Ellinor Haglund
University of Hawaii, Manoa, USA - Research
Structural Plasticity in Chemokines Driven by Native and Non-Native Disulfide Bonds
Abstract
Disulfide bonds stabilize protein structure, guide folding, enable redox regulation, and create opportunities for functional and structural plasticity. While native disulfide bonds define the canonical functional fold of proteins, non-native disulfides can stabilize alternative conformational states that may modulate, alter, or even impair biological activity. The regulatory and pathological consequences of these alternative disulfide configurations remain poorly understood. In this work, we use the chemokine Interleukine-8 (IL-8) as our model system containing four cysteines forming two disulfide bonds. Chemokines are small, disulfide-rich signaling proteins that regulate immune cell trafficking through receptor activation and gradient formation. Conserved disulfide bonds stabilize the chemokine fold, yet alternative disulfide connectivities can arise under oxidative stress.

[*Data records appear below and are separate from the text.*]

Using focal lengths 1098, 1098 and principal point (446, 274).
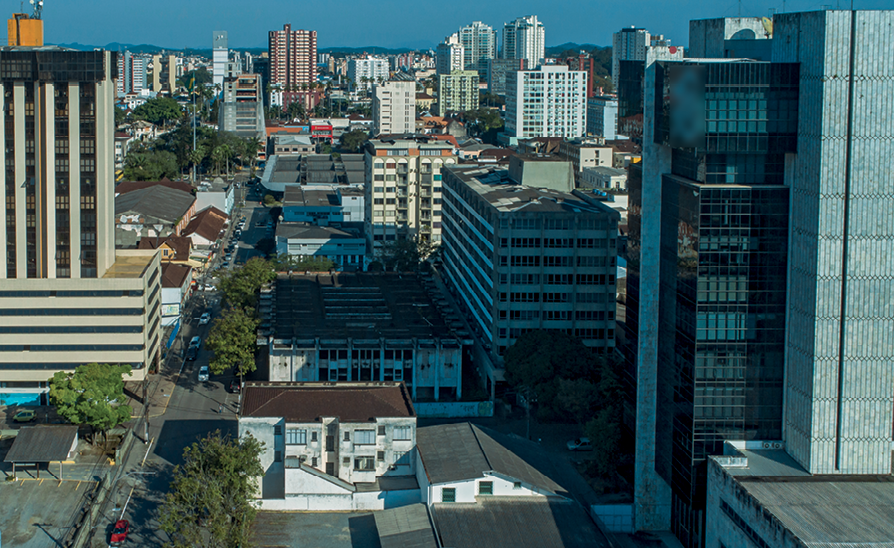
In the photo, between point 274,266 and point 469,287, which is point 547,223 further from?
point 274,266

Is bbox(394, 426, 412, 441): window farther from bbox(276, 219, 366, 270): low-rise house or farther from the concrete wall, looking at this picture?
bbox(276, 219, 366, 270): low-rise house

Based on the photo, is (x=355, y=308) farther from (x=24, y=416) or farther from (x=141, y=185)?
(x=141, y=185)

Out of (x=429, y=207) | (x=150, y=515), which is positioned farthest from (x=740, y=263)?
(x=429, y=207)

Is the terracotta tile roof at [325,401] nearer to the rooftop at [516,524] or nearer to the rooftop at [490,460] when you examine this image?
the rooftop at [490,460]

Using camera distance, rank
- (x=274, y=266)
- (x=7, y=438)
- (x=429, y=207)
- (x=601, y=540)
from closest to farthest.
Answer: (x=601, y=540) < (x=7, y=438) < (x=274, y=266) < (x=429, y=207)

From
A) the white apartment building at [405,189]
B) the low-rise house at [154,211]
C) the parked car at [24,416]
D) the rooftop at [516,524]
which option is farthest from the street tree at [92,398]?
the low-rise house at [154,211]

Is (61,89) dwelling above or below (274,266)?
above
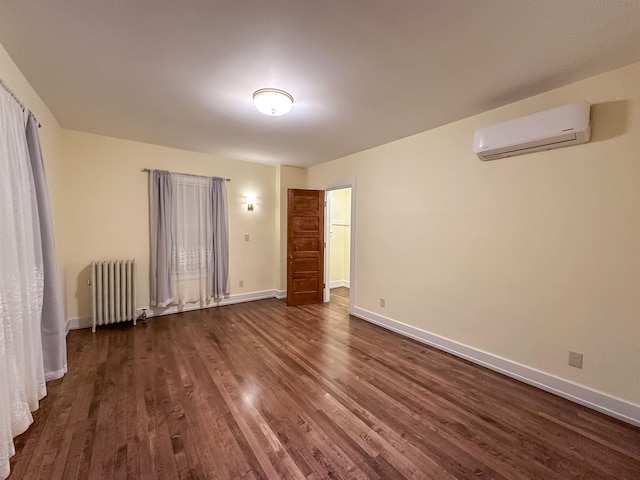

A combination of molecular dynamics (MD) simulations with in vitro and in cell biological assays was used to understand the role of native versus non-native disulfides in IL-8. Our results show that native disulfide connectivity encodes structural precision beyond thermodynamic stability, fine-tuning core packing and conformational integrity to support proper chemokine function. By defining how alternative disulfide patterns reshape structure without globally destabilizing the fold, this work provides new mechanistic insight into disulfide-driven functional plasticity under physiological and oxidative stress conditions.